After screening, 18 adults with ASD between 18 and 32 years old enrolled in PACT. Using a mixed-methods approach, the authors measured quantitative data, such as attendance rates and data from a wearable fitness tracker, and conducted focus groups to gauge participant experiences and other qualitative information. Weekly telehealth session attendance ranged from 70%-100%, with a mean of 93%. Adherence to wearing the fitness tracker ranged from 20%-100%, with a mean of 82%; 13 of the participants adhered between 90% and 100%. In focus group interviews, participants spoke positively about the importance of a structured program with regularly scheduled meetings and a social component, the individualized aspect of PACT, achieving increased self-efficacy due to meeting their goals, and the convenience of a remote program (particularly during the COVID-19 pandemic).

“Telehealth delivery of physical activity interventions is a viable alternative to in-person programs and may enable autistic adults to overcome barriers to physical activity participation and access,” authors write. (“Implementation of Peer-Assisted Physical Activity Via Telehealth for Adults on the Autism Spectrum: A Mixed Methods Feasibility Study,” PTJ: Physical Therapy & Rehabilitation Journal; all PTJ content is available for free to APTA members) 

Who Benefits the Most From Telerehabilitation for Chronic Low Back Pain?

Authors of this study sought to determine which patients with chronic low back pain would be most likely to respond favorably to PT treatment delivered via telehealth, when considering patient demographics, medical history, therapeutic alliance, and more factors. Researchers were conducting the OPTIMIZE trial, which looks at nonpharmacologic treatments such as physical therapist services for chronic LBP, when the COVID-19 pandemic disrupted in-person treatment.

Patients in the study ranged from 18 to 64 years old and had scored four or higher on the Numeric Pain Rating Scale and 24% or higher on the Oswestry Disability Index. Participants received eight sessions of physical therapy delivered via real-time videoconferencing. In addition to measuring patient progress, authors also measured demographics, medical history, psychosocial factors, and therapeutic alliance.

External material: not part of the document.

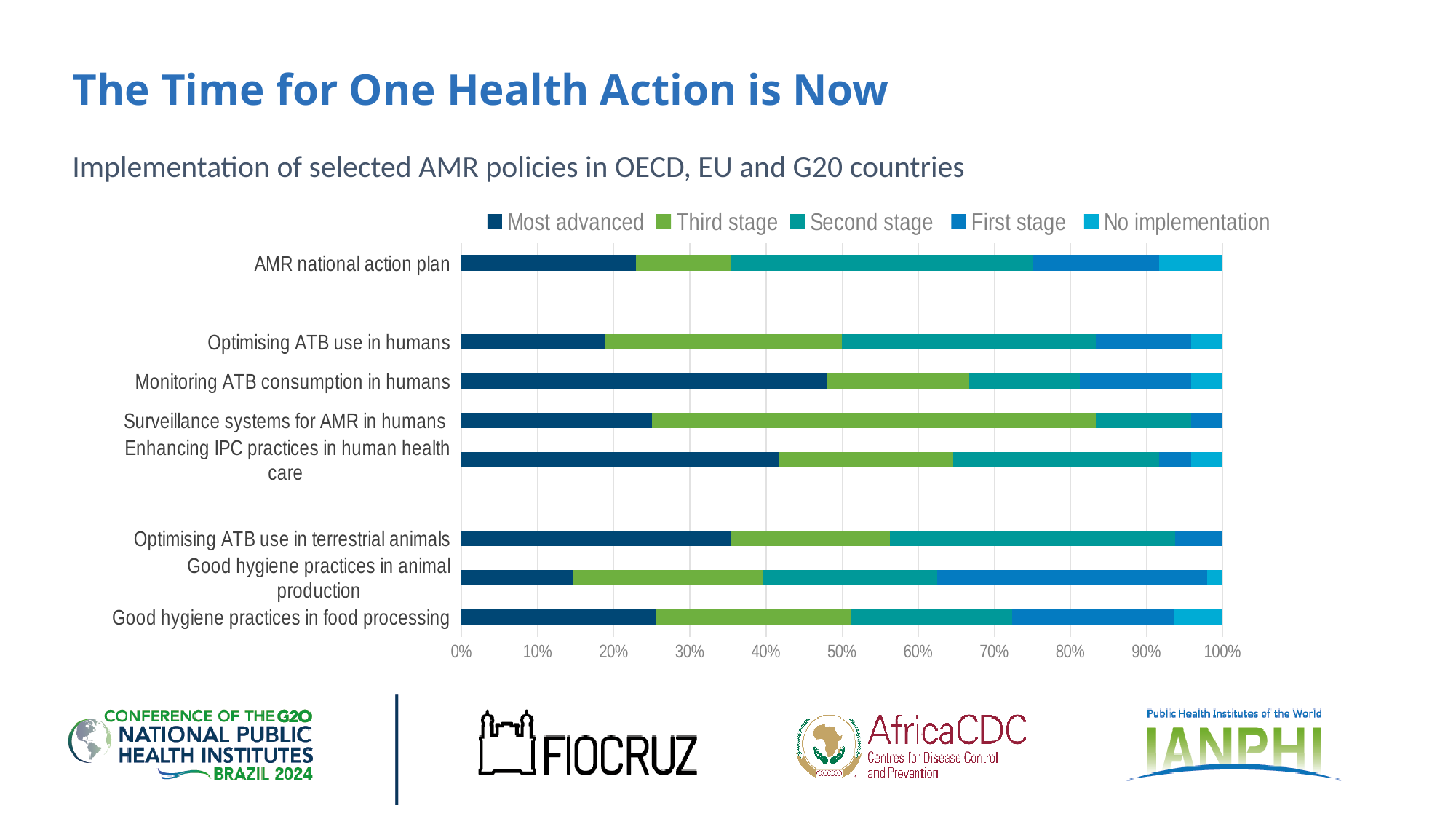
What kind of chart is shown on the slide? Stacked bar chart How many policy categories are plotted on the chart? 8 Is the 'Most advanced' share for AMR national action plan greater or less than 30%? less Which policy has the largest 'Third stage' share? Surveillance systems for AMR in humans Which policy has the largest 'Most advanced' share? Monitoring ATB consumption in humans How many series does the legend list? 5 Which policy has the smallest 'Most advanced' share? Good hygiene practices in animal production Which legend entry is shown in the lightest blue colour? No implementation Is the 'Most advanced' share for Monitoring ATB consumption in humans greater or less than 40%? greater Is the 'Most advanced' share for Good hygiene practices in animal production greater or less than 20%? less Which has the larger 'Most advanced' share: Optimising ATB use in terrestrial animals or Good hygiene practices in food processing? Optimising ATB use in terrestrial animals What is the title of the chart? Implementation of selected AMR policies in OECD, EU and G20 countries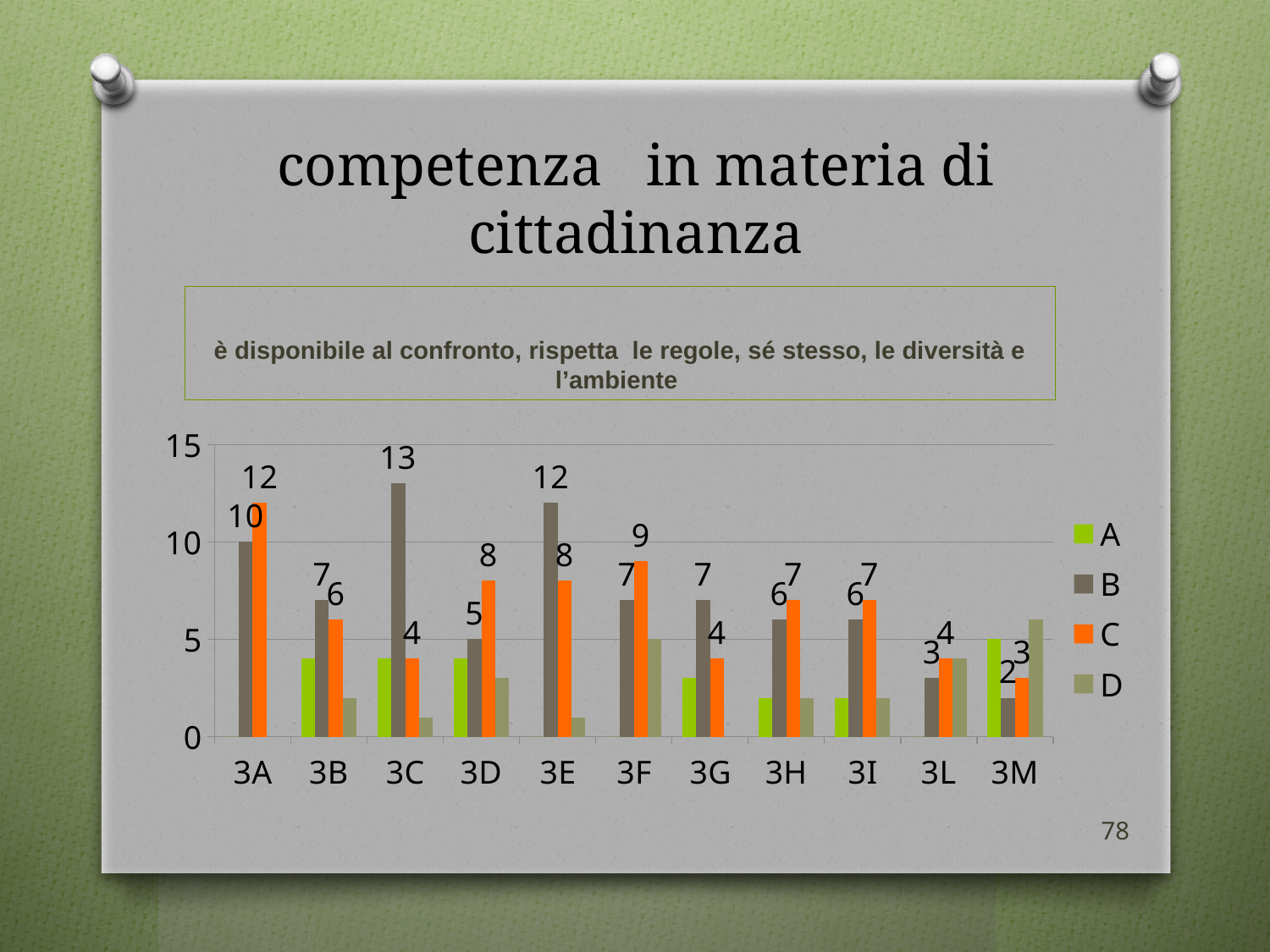
How many classes are shown along the x axis? 11 What is the value of series C for class 3D? 8 For class 3F, which is larger: series B or series C? C How many series does the legend list? 4 What is the difference between series C and series B for class 3A? 2 Which class has the lowest value for series B? 3M Which class has the highest value for series B? 3C Which class has the highest value for series C? 3A Is the value of series A for class 3B greater or less than 5? less What is the value of series B for class 3C? 13 What kind of chart is shown on the slide? bar chart What is the value of series C for class 3A? 12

Researchers defined substantial clinical benefit as a change in LBP-related disability by 50% or more at the end of the intervention. Sixteen percent of the 98 patients achieved substantial clinical benefit. A higher proportion of these patients identified as Hispanic and working part or full time compared with their peers who did not see substantial clinical benefit. “Those experiencing substantial clinical benefit reported lower pain intensity, higher pain self-efficacy, and higher therapeutic alliance with their physical therapist compared to other patients,” authors wrote. (“Examining the Relationship Between Individual Patient Factors and Substantial Clinical Benefit From Telerehabilitation Among Patients With Chronic Low Back Pain,” PTJ: Physical Therapy & Rehabilitation Journal; all PTJ content is available for free to APTA members) 

Offering even more evidence of the benefits of telerehab services, nonprofit Peterson Health Technology Institute earlier in June released the report “Virtual Musculoskeletal Solutions Health Technology Assessment.” The report revealed that virtual health technologies, when guided by a physical therapist, deliver ″clinically meaningful improvements in pain and function″ for patients with musculoskeletal conditions. The larger umbrella of digital health can include everything from remote therapeutic monitoring to telehealth.

In addition, APTA has resources for clinicians who want to learn more about telerehabilitation in practice. The APTA Telehealth Certificate Series offers six courses in the APTA Learning Center that ensures PTs, PTAs, and students are prepared to provide excellent care via telehealth. “Telerehabilitation in Physical Therapist Practice: A Clinical Practice Guideline from the American Physical Therapy Association,” provides cutting-edge clinical guidance to help PTs and PTAs put the approach to its most effective use.